SOURCE DOCUMENT:
>>>>

- Born: March 5, 1958 (age 68) River Edge, New Jersey, U.S.
- Occupations: Actor; director; script writer; producer;
- Years active: 1978–present
- Spouse: Georgette Reilly ​(m. 2002)​
- Mother: Mary Gardiner
- Family: Mike Timoney (brother)

= Bill Timoney =

American actor

Bill Timoney (born March 5, 1958) is an American actor, director, script writer and producer.

==Career==
Perhaps the best known of Timoney's roles on television is the character of Alfred Vanderpool on All My Children. The musical team Boyz II Men drew inspiration from Timoney's Vanderpool, and Nathan Morris, one of its tenors, used the stage name "Alex Vanderpool" in the character's honor early in the team's career. Timoney portrayed Vanderpool - known as "the preppie nerd of Pine Valley" - from 1982 through 1987, returning to the role on a cameo basis from 1998 through 2005.

Timoney is also a well-known voice actor, specializing in "dubbing" voices for foreign language live action and animated programs. He has directed and script-adapted dubs of Japanese anime at Headline Studios.

Timoney's eclectic career ranges from working as a stand-up comedian at NYC's famed Improv, to writing the recurring column "Heard But Not Seen: Adventures in Voice Acting" for Videoscope Magazine.

<<<<

Dataset rows:
>>>>

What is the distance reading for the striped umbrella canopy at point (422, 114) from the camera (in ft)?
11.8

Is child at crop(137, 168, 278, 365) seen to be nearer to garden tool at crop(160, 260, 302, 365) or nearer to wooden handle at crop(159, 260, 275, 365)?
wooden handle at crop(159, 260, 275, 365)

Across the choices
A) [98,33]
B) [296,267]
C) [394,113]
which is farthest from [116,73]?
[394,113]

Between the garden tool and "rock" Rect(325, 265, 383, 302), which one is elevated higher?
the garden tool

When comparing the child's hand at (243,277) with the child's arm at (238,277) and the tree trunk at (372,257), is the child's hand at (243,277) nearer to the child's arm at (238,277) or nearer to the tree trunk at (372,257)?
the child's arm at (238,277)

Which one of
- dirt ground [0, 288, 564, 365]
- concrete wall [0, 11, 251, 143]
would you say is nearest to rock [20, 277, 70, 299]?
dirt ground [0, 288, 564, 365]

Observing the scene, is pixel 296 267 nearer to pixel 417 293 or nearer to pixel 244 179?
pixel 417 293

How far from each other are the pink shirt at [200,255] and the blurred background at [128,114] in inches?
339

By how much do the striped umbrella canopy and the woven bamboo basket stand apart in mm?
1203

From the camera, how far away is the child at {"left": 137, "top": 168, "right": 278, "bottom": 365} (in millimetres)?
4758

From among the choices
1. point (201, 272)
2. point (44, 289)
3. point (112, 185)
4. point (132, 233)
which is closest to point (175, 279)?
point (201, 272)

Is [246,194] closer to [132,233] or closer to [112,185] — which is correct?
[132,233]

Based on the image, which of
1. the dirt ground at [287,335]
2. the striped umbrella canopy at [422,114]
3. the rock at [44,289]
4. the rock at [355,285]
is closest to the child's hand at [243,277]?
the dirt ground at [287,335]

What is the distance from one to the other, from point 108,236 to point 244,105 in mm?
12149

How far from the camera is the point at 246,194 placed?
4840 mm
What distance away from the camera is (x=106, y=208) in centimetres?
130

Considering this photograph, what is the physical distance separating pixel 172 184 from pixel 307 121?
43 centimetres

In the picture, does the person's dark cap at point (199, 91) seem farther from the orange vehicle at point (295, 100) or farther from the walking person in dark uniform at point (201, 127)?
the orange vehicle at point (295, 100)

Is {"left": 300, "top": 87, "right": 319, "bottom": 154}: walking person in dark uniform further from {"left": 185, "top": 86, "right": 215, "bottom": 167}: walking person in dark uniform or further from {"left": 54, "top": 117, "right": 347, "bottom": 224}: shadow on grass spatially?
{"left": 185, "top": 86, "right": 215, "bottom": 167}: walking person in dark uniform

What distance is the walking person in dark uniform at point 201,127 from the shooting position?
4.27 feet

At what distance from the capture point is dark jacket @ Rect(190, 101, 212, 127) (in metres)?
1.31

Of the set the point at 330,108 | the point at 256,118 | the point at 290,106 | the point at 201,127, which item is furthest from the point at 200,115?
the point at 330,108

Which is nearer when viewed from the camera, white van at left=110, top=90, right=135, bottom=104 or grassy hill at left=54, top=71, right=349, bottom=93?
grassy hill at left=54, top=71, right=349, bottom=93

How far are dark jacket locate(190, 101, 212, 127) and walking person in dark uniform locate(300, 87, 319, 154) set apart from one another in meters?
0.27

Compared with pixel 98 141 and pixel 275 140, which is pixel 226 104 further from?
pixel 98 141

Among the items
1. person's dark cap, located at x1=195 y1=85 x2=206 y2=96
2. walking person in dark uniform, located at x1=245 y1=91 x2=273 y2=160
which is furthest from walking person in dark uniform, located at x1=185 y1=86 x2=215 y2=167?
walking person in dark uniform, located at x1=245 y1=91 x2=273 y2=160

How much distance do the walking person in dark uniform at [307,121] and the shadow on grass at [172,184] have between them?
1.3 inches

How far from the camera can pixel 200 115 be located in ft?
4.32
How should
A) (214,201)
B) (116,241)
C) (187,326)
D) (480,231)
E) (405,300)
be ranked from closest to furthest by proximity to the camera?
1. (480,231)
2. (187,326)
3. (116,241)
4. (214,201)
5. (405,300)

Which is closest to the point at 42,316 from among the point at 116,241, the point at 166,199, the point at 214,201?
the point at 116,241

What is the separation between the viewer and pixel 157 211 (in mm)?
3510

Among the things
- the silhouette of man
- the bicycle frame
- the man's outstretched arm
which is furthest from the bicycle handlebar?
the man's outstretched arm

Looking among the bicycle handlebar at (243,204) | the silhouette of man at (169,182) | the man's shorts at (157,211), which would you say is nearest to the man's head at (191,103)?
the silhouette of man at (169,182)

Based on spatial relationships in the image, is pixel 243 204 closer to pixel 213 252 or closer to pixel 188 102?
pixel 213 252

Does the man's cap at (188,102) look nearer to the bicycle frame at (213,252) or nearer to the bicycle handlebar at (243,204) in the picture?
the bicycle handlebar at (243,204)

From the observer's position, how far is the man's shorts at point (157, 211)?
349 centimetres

<<<<

INSTRUCTIONS:
[1] From the article on Bill Timoney, transcribe the passage that begins at the words "- Born: March" and ends after the words "Mike Timoney (brother)".
[2] According to the article on Bill Timoney, which member of Boyz II Men used the stage name "Alex Vanderpool"?
[3] Write the next portion of the Bill Timoney article, beginning after its final sentence.

RESPONSES BY TASK:
[1]
- Born: March 5, 1958 (age 68) River Edge, New Jersey, U.S.
- Occupations: Actor; director; script writer; producer;
- Years active: 1978–present
- Spouse: Georgette Reilly ​(m. 2002)​
- Mother: Mary Gardiner
- Family: Mike Timoney (brother)

[2] Nathan Morris, one of the group's tenors, used the stage name "Alex Vanderpool."

[3]
===Theatre work===
In April 2010, Timoney made his off-Broadway theater debut at the Soho Playhouse as the understudy for the actor Dan Butler in the role of Joseph Flaherty in The Irish Curse, dramatized by Martin Casella. Timoney went on for Butler for several performances. He also went on for Scott Jaeck in the role of Father Kevin for a single performance. In August 2010, Timoney received excellent notices for his performance as Bob in the Stephen Padilla drama, Picking Palin, for the New York International Fringe Festival. Co-starring with Timoney in the play was his wife, actress Georgette Reilly Timoney. The couple have performed together in stage productions at Arkansas Rep, NJ Rep, Shadow Lawn Stage, and the Celtic Theatre Company of New Jersey. The Timoneys voiced the recurring characters of married couple Izzy & Cara on Season 12 of the long-running anime TV series Pokémon.

Timoney served as associate producer, cast member and fight coordinator for the independent feature film Last Chance, the directing debut of Emmy-winning actor Bryan Cranston (of Breaking Bad).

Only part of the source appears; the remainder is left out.